IE Bug – iframe Cookies Blocked

Posted on by

At Hope College we use Google Apps and it’s great. Especially the Forms in Google Docs. Create the form using an editor, they give you a snippet of code to include in your web page, and bam! Your form is web 2.0 and the data conveniently gets saved into a spreadsheet.

But what if you want the form to be private? No problem. Specify who can access it from your domain and require authentication. Easy enough.
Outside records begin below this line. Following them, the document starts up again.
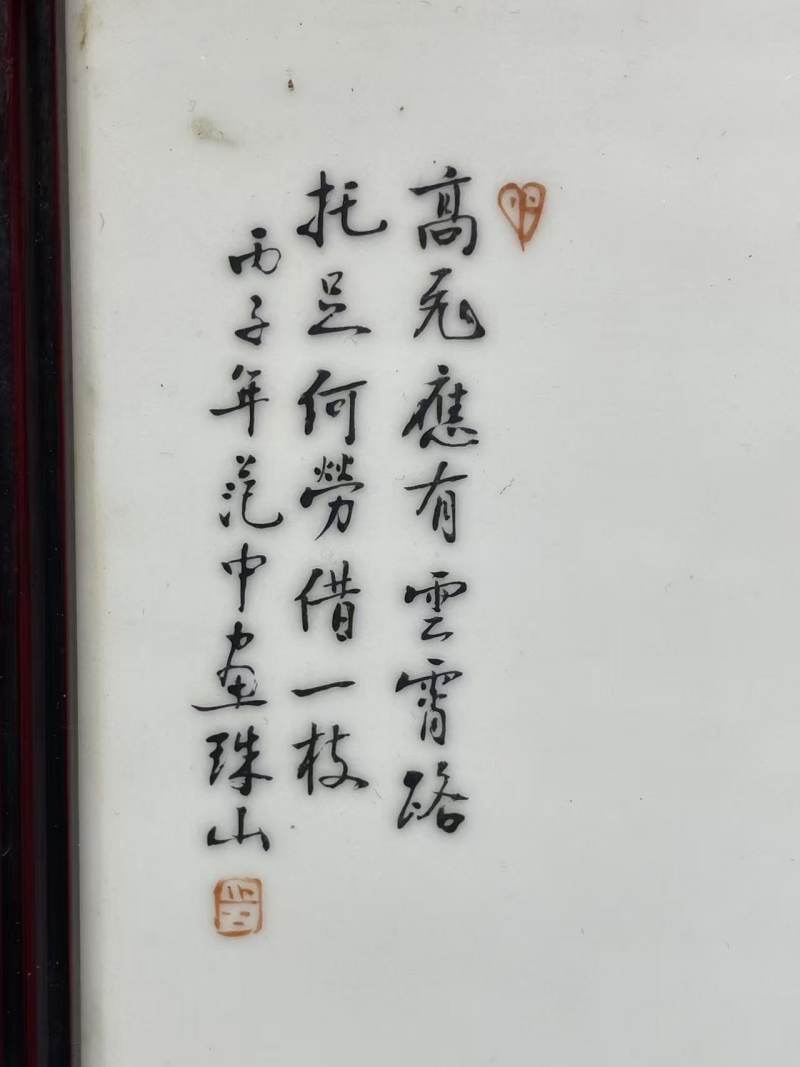 解放后粉彩雄鹰图瓷板 - 图5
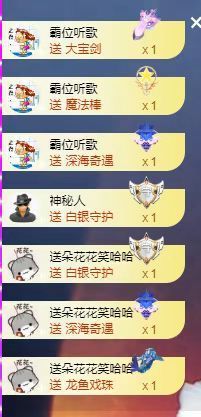 小婷🎤烟嗓☆づ的图片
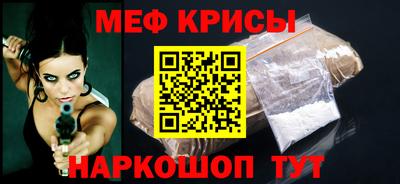 прущие крисы Вышний Волочёк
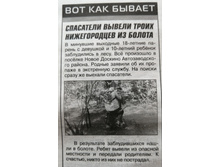 IMG 20200801 154810.jpg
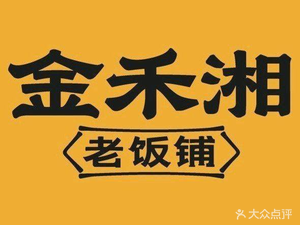 Jinhe Xiang Old Restaurant (Huanbao Road Branch)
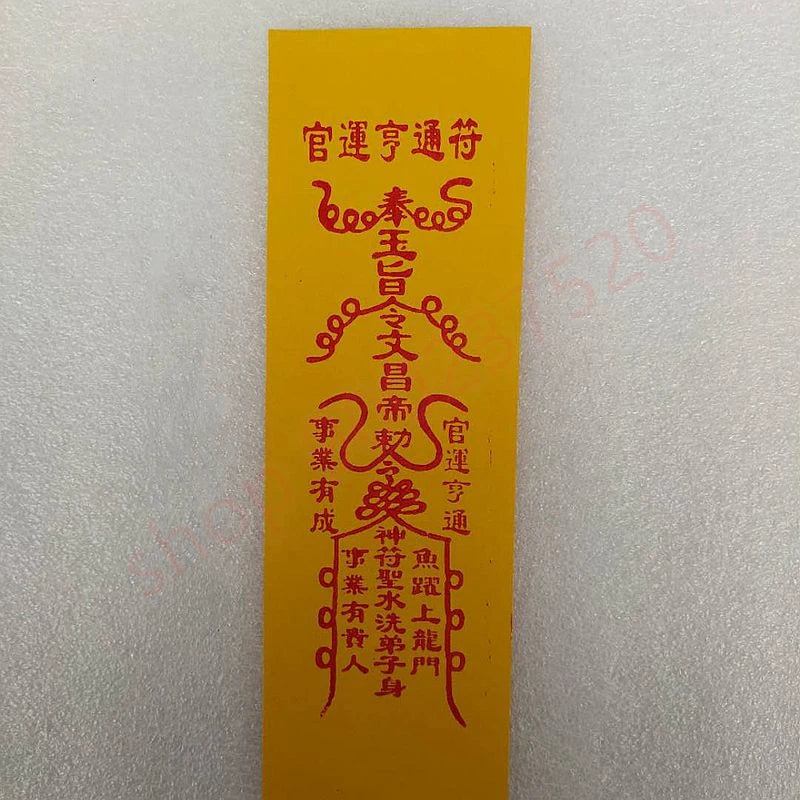 Taoist magic weapon, Guanyun going smoothly amulet, seal board, Taoist Fu seal board, Taoist FA seal, mahogany seal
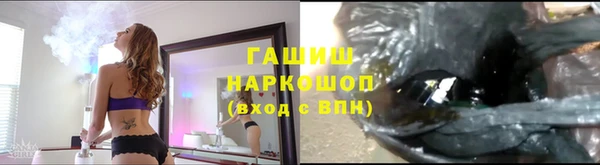 PSILOCYBIN Медногорск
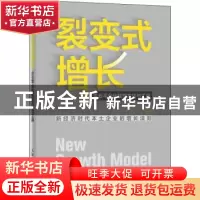正版 裂变式增长 企业平台化转型方法与工具 吕谋笃 人民邮电出版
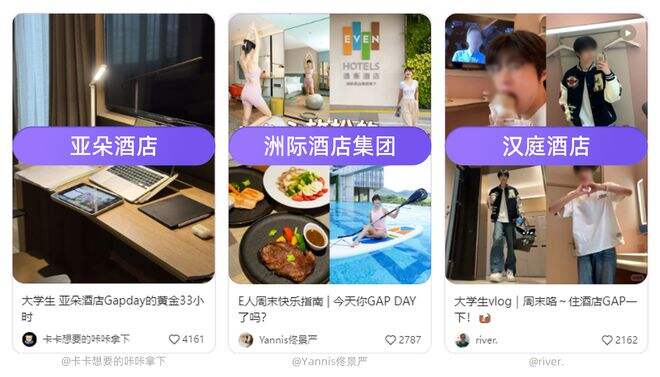 广告人干货库 生活小事重构种草视角丨2025营销观察-广告人干货库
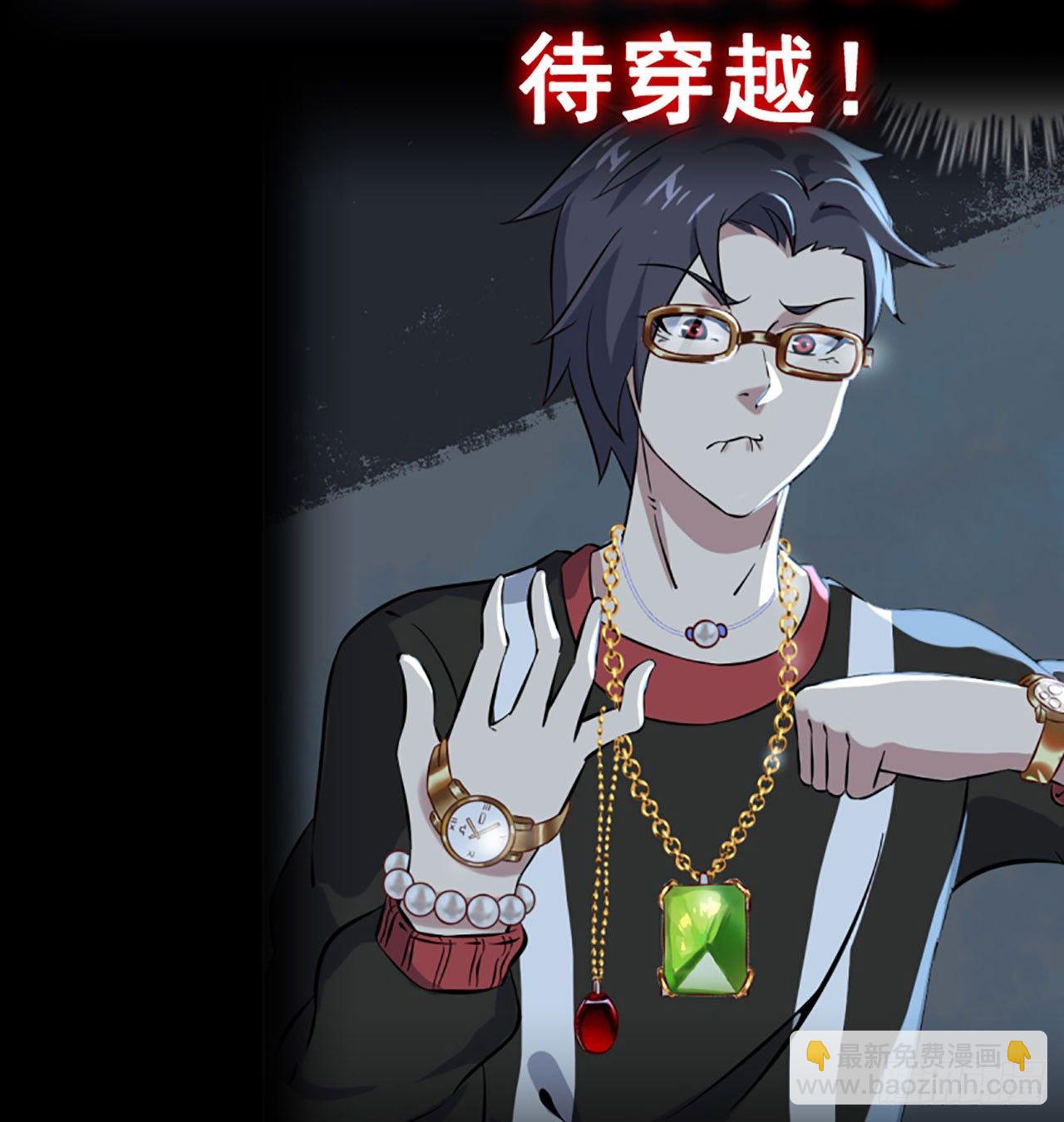 鲲鲲客串-第97话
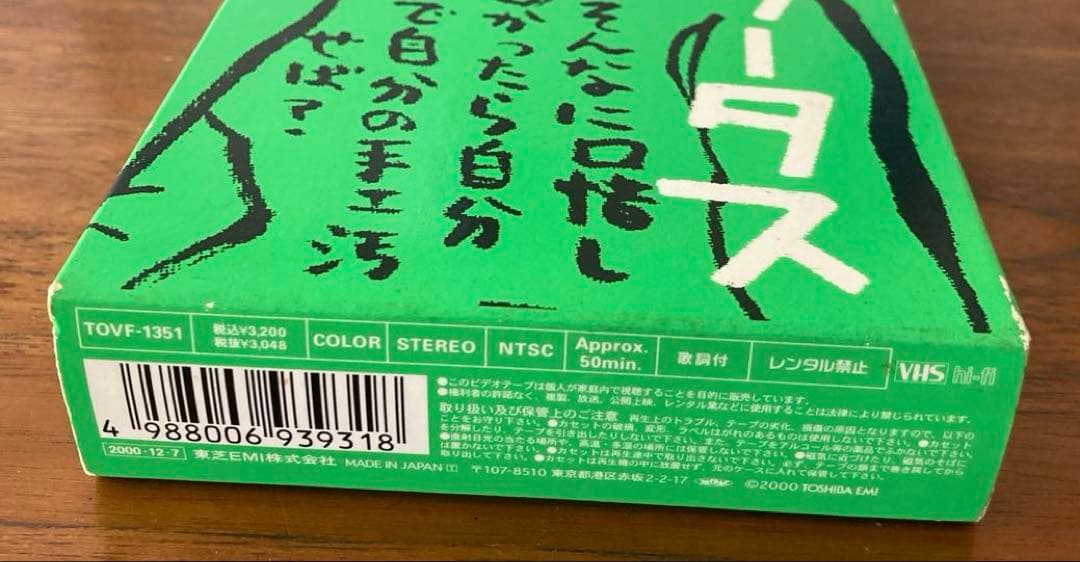 椎名林檎 VHS ビデオテープ 2本セット - メルカリ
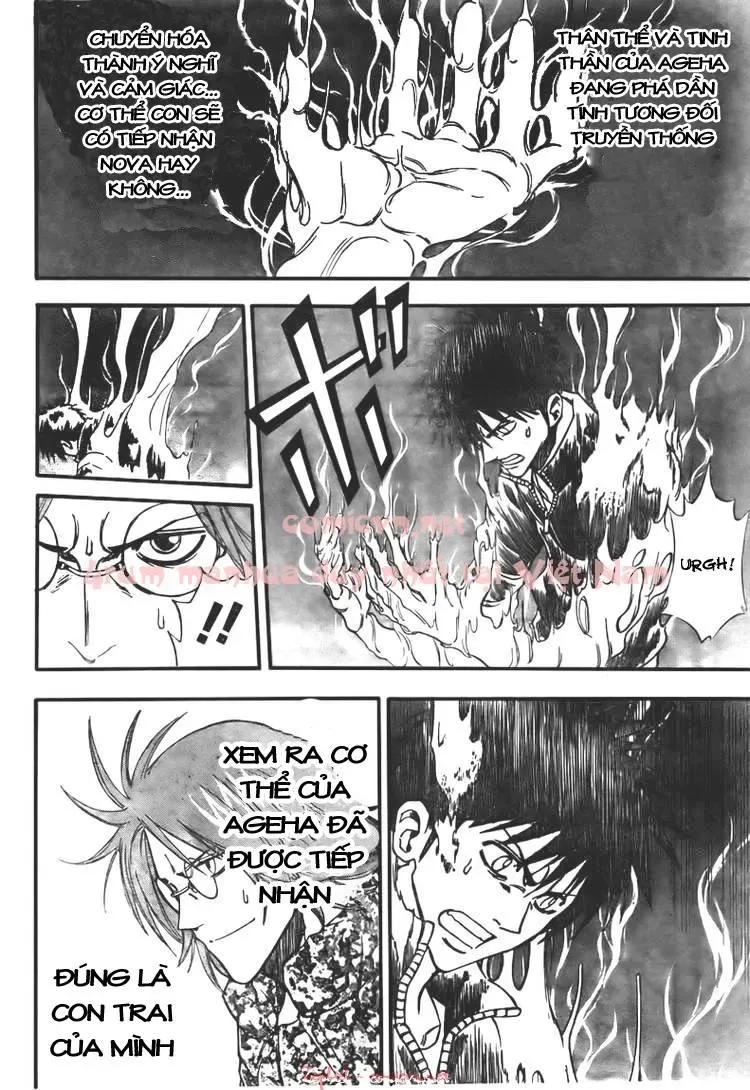 Psyren Chapter 126 - 3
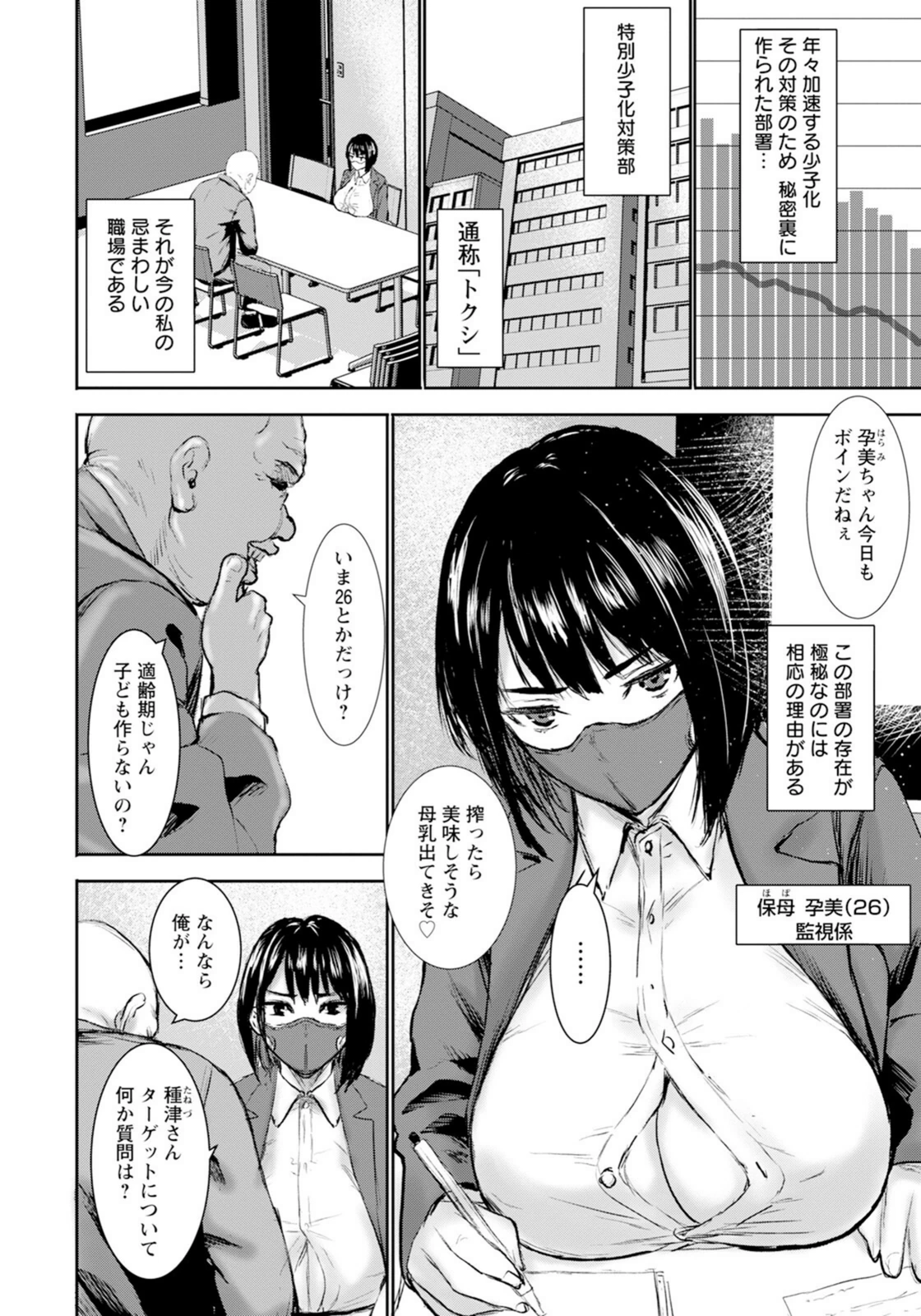 試し読み 2枚目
There’s just one problem – Internet Explorer refuses to load the page after sign in, saying “Internet Explorer cannot display the webpage.” All hopes and dreams of easy forms are now shattered. Well it turns out that IE’s overzealous security blocks third party cookies from within an iframe, and yup, you guessed it, the Google Form loads within an iframe.

There are several workarounds, but unfortunately none are ideal:

  1. Add google.com to the list of accepted sites in IE’s security settings for every user using the form. Not realistic.
  2. Just point directly to the form instead of using the iframe to load it within another page. Not always ideal.
  3. Use any other browser in the world. Sure, tell that the millions of people who think Internet Explorer is the Internet. But if your audience is limited to a small group of people, this is possible.
  4. Security through obscurity. Don’t link to the form’s page anywhere on the web. Not a bad idea. For a while. Eventually, though, someone might link to it and a spammer will find it.
  5. Make the form public and do not require sign-in, but lock down the webpage or directory using another authentication mechanism. If your organization uses a single sign-on like Hope College does, with an LDAP server or similar that integrates with Google Apps, this is not a bad option.

The last two solutions are the most consistent means of providing secure access, but still, these methods make the form anonymous. One of the advantages of requiring a sign-on is to track who submitted it. Requiring a name field is fine as long as no one maliciously lies about their identity.

If anyone has a better solution, I’d love to hear it. For me, Google Forms is still one of those not totally usable features of Google Apps.